My parents, praise be, are in good health, and their recent move from a row house to an apartment is not a retreat to supervised living. In fact, it's out of a pit into a Pied å Terre; my mom keeps saying it feels like an upscale hotel (although the leak in the bathroom may bring her down to earth). Yet the move after 36 years in one place may send all of us to the asylum.

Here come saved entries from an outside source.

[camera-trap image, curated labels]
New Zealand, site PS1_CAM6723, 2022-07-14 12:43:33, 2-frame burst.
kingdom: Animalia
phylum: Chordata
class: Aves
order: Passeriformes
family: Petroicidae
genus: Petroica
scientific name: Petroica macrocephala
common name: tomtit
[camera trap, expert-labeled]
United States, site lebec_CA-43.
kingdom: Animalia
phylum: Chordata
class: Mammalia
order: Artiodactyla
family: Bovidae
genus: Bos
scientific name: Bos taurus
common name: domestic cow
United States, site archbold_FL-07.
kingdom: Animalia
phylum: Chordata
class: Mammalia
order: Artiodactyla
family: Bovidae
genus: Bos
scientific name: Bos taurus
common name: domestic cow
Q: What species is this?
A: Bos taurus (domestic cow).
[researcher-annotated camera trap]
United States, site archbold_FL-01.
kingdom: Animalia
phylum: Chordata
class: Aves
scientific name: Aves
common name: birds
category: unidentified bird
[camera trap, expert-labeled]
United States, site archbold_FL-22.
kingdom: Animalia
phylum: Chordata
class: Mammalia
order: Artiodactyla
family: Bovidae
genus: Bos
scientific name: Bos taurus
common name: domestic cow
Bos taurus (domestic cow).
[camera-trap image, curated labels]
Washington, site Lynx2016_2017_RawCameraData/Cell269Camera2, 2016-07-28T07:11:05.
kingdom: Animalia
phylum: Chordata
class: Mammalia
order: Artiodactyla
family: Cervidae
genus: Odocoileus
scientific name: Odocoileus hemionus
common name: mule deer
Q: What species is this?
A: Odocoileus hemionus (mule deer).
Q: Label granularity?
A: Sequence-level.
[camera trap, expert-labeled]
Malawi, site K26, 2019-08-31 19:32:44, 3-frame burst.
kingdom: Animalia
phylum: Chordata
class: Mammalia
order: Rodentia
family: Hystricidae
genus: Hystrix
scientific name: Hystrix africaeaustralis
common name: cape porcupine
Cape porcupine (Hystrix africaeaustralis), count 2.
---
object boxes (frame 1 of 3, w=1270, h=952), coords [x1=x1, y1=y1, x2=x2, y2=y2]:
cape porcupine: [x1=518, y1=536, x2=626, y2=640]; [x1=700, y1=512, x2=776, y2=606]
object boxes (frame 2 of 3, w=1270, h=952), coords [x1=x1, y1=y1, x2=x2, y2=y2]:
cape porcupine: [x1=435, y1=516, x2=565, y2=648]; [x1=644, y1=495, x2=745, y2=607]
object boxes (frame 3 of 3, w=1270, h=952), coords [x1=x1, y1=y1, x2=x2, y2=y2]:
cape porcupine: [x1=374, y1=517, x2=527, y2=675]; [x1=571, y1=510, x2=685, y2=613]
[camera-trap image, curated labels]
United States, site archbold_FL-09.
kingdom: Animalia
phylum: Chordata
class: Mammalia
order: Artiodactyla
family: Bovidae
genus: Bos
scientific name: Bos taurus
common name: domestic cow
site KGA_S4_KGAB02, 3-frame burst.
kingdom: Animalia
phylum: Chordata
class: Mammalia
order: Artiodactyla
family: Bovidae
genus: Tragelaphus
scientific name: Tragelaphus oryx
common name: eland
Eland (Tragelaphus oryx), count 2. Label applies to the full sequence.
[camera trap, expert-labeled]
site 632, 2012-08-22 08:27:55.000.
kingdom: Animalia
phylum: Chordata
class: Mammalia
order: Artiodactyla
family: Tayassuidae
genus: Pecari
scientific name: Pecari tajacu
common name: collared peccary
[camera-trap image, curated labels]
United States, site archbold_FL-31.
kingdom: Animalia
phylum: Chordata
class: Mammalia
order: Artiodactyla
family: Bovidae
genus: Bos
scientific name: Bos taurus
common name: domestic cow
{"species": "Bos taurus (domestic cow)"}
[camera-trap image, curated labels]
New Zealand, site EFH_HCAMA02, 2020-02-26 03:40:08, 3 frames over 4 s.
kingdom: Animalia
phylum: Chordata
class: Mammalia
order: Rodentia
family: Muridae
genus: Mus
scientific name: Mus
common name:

I mentioned that I was not in the habit of running my battery all the way down? Friday I drove to Northampton, MA, and got my daughter, who drove us to Woburn on Saturday. I continued into Boston, where the traffic is awful, even though I learned to drive in it. My parents and I and my ex, whose birthday it was, went to the house to help pick up a few things. This involved three cars parking in the South End, which is to laugh. I parked a couple blocks away and proceeded to sack my parents' house for everything I could get, as is the wont of offspring. Mostly some very battered Oriental rugs and some paintings done by my grandmother, who was not bad for learning at age 60++. We prepared to meet at my ex's apt some miles away in Jamaica Plain. It was pretty grim as the closing on the house is Friday and they have much stuff still there. The weather was sticky and my parents are understandably in a miasma, what with the moving and the watching CNN all the time and having to stop and rage at the government
I could not find my keys. After several goes through my pockets and bag, I walked to my car, and found them securely locked in. Back to parents' house. I called Triple A, and my ex kept me company. Triple A were prompt and friendly and efficient and my goodness, cars are not very secure. Ex drove away. Triple A drove away, despite my running down the street after him shouting, because my car would not start, because having the key in the ignition had run the battery down. I walked back to my parents', and found my ex loading a plastic compost bin into the Beetle. Ex came back and jumped my battery. We filled up my car and drove to Jamaica Plain, where my mother gave me another bag of blankets (they are sending a bunch to the Gulf area, too), and then my ex's upstairs neighbors were working on the garden so I wondered if they might be dividing their hostas, which they were. Very large hostas. My car was so full it was amazing.
So yesterday I unloaded it and washed blankets and took Murphy's Oil Soap and a soft brush to the rugs, and sooner or later I shall put up some fine pictures of the cypresses near my grandmother's home in Florida in the 70's. And plant hostas, unless they eat the cats and me first, which they could do easily.